Brig. Gen. Vincent Brooks, a U.S. Central Command spokesman, said such suicide attacks were "not a very effective military tactic" and would not stop the U.S. advance on Baghdad.
In the north, U.S. aircraft pounded Iraqi positions near the town of Kalak on Monday, aiding Kurdish fighters as they seized territory from Saddam's fleeing troops. Under relentless attack, Iraqi forces could be seen abandoning positions on a ridge west of the Great Zab River.
Far fewer Iraqi troops have been seen along the border of Kurdish-controlled territory in recent days, which could indicate government forces were pulling back toward Mosul, the largest city in northern Iraq.
Iraqi deserters who have sought safety with Kurdish forces say they endured backbreaking toil in Saddam's army and constant scrutiny by security squads. Deserters who are captured face execution. It's not clear how many have crossed over; some say it is close to 500.
"We decided it was either die from an American bomb or be killed by our own people," said one Iraqi foot soldier who staggered into Kalak on Monday. "It was better to run and take our chances."
The deserter — who offered only one name, Ali — said soldiers sleep in muddy burrows, are given meager rations and no information about the war or any chance to call home. There is no medical help; the wounded are left to die. He said morale was very low, and most are not motivated to fight.
"We were not really mad at the Americans," he said. "We just want to save our lives."
In Najaf, two soldiers from the 1st and 2nd brigades of the 101st Airborne Division were killed Monday when Iraqi fighters dressed as civilians opened fire with weapons mounted on vehicles, said Capt. Kenric Bourne of the 101st.

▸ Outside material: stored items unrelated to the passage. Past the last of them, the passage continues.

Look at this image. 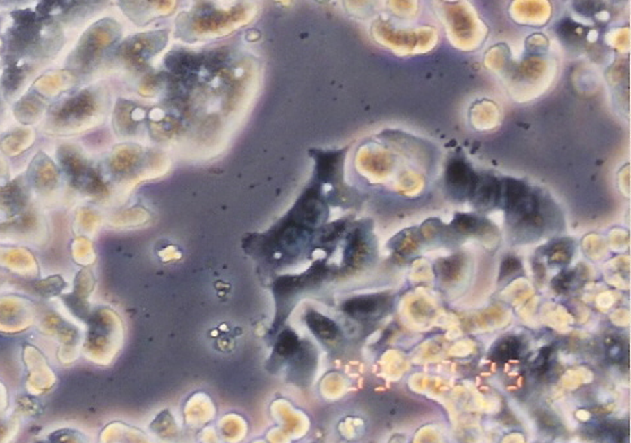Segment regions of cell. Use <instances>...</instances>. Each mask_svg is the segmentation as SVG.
<instances>
[{
	"instance_id": "6da1fadb",
	"label": "cell",
	"mask_w": 631,
	"mask_h": 443,
	"mask_svg": "<svg viewBox=\"0 0 631 443\" xmlns=\"http://www.w3.org/2000/svg\"><path fill=\"white\" fill-rule=\"evenodd\" d=\"M476 176L463 161H453L447 170V186L458 198L470 197Z\"/></svg>"
},
{
	"instance_id": "7a4b0ae2",
	"label": "cell",
	"mask_w": 631,
	"mask_h": 443,
	"mask_svg": "<svg viewBox=\"0 0 631 443\" xmlns=\"http://www.w3.org/2000/svg\"><path fill=\"white\" fill-rule=\"evenodd\" d=\"M387 305H388L387 296H359L347 302L345 305V311L353 317L366 318L375 316L377 314H383L384 309L387 308Z\"/></svg>"
},
{
	"instance_id": "3957f363",
	"label": "cell",
	"mask_w": 631,
	"mask_h": 443,
	"mask_svg": "<svg viewBox=\"0 0 631 443\" xmlns=\"http://www.w3.org/2000/svg\"><path fill=\"white\" fill-rule=\"evenodd\" d=\"M521 348V342L516 337L503 338L492 348L491 359L497 363H506L509 360L517 359L519 356Z\"/></svg>"
},
{
	"instance_id": "277c9868",
	"label": "cell",
	"mask_w": 631,
	"mask_h": 443,
	"mask_svg": "<svg viewBox=\"0 0 631 443\" xmlns=\"http://www.w3.org/2000/svg\"><path fill=\"white\" fill-rule=\"evenodd\" d=\"M518 269H521V264L518 263L516 259H506L503 263V275L509 273V271L516 272Z\"/></svg>"
},
{
	"instance_id": "5b68a950",
	"label": "cell",
	"mask_w": 631,
	"mask_h": 443,
	"mask_svg": "<svg viewBox=\"0 0 631 443\" xmlns=\"http://www.w3.org/2000/svg\"><path fill=\"white\" fill-rule=\"evenodd\" d=\"M608 352L614 361H620L623 359V348L621 347L619 343H613L608 350Z\"/></svg>"
}]
</instances>
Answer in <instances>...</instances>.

The 2nd brigade is fighting from the north and the 1st is closing in from the south to try to isolate the Shiite Muslim holy city of 300,000 people about 100 miles south of Baghdad.

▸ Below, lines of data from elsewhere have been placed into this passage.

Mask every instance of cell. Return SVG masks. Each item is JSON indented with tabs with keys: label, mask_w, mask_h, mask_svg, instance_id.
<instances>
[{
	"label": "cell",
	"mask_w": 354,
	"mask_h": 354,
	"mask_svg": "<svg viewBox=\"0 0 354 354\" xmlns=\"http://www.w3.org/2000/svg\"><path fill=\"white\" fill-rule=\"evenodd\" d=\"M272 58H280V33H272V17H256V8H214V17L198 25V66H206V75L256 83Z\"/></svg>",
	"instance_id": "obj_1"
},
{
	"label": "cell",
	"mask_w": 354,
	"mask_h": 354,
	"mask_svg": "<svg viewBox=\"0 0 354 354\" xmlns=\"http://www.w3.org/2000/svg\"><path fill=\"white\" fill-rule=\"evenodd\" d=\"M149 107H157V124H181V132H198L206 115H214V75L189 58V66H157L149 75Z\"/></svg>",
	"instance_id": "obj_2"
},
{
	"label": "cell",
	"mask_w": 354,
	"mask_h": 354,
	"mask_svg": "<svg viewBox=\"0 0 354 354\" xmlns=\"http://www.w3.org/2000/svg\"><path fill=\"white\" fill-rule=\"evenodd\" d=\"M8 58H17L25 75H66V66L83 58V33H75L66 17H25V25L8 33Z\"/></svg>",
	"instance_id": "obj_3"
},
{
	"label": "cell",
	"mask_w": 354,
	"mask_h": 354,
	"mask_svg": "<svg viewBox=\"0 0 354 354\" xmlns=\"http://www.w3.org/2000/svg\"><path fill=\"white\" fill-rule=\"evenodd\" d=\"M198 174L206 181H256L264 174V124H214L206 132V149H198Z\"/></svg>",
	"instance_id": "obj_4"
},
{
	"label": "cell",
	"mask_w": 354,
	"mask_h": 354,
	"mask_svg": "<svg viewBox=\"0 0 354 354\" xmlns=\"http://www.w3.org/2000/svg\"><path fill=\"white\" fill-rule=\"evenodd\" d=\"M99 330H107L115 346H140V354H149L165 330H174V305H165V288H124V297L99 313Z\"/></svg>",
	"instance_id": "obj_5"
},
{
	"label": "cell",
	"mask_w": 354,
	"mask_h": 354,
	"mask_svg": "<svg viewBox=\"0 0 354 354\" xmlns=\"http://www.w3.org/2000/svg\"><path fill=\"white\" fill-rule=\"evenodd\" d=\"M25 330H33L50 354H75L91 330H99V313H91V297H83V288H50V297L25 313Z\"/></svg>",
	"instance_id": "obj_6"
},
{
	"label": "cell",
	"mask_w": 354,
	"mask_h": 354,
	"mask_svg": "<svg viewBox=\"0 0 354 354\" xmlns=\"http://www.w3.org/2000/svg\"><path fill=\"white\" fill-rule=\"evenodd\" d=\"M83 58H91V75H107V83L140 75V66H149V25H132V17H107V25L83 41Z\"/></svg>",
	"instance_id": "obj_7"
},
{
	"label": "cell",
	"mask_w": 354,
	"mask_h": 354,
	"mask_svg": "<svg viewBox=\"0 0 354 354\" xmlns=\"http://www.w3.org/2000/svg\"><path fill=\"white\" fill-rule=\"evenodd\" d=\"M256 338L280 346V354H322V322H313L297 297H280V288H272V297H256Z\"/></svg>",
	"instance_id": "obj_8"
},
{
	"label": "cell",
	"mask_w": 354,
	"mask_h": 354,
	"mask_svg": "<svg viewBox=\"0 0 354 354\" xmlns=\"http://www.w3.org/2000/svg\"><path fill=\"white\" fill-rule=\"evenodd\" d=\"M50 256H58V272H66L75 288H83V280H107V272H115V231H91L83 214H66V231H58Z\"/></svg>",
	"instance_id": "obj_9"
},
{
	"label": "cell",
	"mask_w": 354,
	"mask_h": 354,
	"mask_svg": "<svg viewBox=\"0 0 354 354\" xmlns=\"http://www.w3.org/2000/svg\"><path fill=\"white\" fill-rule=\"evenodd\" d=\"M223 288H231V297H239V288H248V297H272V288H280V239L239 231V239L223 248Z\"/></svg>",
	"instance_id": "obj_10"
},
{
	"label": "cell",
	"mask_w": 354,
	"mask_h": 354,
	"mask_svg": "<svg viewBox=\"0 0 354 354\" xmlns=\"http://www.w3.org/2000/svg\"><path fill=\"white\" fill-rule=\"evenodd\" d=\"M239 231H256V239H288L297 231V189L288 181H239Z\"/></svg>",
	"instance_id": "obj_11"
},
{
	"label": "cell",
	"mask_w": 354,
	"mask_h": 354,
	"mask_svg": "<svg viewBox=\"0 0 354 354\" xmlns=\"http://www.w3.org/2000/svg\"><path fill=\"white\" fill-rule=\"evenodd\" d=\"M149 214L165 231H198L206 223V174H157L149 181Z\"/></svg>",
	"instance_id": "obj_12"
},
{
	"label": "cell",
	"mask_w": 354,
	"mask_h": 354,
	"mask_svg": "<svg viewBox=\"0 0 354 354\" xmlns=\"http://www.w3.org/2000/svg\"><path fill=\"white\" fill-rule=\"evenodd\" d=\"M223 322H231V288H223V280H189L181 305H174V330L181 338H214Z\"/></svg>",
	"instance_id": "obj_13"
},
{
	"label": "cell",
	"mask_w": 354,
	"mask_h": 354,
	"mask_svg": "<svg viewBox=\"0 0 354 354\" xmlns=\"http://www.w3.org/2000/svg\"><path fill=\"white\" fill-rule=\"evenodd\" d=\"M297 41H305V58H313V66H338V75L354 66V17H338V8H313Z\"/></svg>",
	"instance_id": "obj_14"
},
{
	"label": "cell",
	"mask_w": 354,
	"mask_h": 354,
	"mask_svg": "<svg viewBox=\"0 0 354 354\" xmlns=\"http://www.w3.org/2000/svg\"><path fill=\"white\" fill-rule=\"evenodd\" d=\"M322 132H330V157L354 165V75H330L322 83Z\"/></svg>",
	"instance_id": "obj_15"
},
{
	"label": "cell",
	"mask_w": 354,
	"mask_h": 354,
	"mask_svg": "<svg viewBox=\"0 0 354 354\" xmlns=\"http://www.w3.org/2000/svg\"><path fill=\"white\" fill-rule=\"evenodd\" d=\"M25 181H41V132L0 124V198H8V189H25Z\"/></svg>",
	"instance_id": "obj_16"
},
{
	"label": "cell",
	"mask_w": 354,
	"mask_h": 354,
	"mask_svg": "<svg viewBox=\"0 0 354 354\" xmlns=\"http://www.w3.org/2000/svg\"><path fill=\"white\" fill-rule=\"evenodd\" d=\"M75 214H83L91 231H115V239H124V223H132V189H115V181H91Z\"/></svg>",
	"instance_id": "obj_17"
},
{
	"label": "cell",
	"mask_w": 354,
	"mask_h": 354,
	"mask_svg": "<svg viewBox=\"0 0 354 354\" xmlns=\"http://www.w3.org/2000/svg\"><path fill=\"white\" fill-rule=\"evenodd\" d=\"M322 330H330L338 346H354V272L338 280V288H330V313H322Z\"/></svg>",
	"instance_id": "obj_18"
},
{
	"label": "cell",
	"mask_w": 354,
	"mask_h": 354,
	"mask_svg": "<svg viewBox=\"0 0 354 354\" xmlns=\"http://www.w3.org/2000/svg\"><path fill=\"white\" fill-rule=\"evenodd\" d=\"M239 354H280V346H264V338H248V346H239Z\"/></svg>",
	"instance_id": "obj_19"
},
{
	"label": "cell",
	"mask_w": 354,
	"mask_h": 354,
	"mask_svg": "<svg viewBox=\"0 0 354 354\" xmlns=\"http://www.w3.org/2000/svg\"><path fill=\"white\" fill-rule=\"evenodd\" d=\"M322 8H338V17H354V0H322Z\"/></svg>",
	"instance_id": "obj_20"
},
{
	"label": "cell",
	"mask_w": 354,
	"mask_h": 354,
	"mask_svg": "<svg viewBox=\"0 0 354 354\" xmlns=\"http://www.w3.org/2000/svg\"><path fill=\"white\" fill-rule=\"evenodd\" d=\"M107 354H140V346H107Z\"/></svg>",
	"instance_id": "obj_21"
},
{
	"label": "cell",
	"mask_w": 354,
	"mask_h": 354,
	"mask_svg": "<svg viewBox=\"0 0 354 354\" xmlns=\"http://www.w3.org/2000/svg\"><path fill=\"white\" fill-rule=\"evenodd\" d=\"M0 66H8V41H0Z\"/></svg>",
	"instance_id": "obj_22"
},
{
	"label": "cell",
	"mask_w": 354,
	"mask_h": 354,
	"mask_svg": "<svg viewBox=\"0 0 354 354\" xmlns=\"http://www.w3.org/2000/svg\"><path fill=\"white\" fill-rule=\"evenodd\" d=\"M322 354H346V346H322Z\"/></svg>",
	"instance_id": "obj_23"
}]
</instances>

A day earlier, the Army's 82nd Airborne Division killed about 100 "regime terror squad members" and captured about 50 Iraqi militants in Najaf and another nearby town, Central Command said.
It was unclear whether U.S. forces would try to capture Najaf or just surround it. There are too many Iraqi fighters to bypass them or leave them unattended; they are a danger to supply lines on the way to Baghdad.
Coalition forces also are leery of damaging Najaf's holy shrines, which could anger Shiites in Iraq and elsewhere, most notably Iran.
In the southern city of Nasiriyah, where fighting has been fierce for a week, Marines on Sunday secured buildings held by an Iraqi infantry division that contained large caches of weapons and chemical decontamination equipment.
Also Sunday, a Marine UH-1 Huey helicopter crashed at a refueling point in southern Iraq, killing three aboard, said spokesman 1st Lt. John Niemann.
In Basra, Iraq's second-largest city, British forces continued to skirmish with militiamen loyal to Saddam. As many as 1,000 Royal Marines and supporting troops destroyed a bunker and several tanks in a commando assault Sunday. About 30 Iraqis were captured and an unknown number were killed. One Royal Marine was killed in the assault.
Brooks, the Central Command spokesman, said residents of Basra were providing information about Saddam loyalists in the city, but there were still areas "under the boot of the Iraqi regime."
"We wouldn't say that Basra is completely under coalition control," he said.
British forces also discovered a cache of arms and explosives at a school in the southern port city of Umm Qasr. Australian mine clearance experts were called to dismantle the weaponry Monday, Australian defense spokesman Brigadier Mike Hannan said.
Australian divers also are working to clear a sunken boat loaded with mines discovered near the grain terminal in Umm Qasr, Hannan said.
Umm Qasr, Iraq's only deep-water port, is an important conduit for humanitarian aid and military supplies, but shipments have been delayed because of fears that waters may be mined.
In London, British Defense Minister Geoff Hoon said about 8,000 Iraqis are being held as prisoners of war — twice then number reported last week.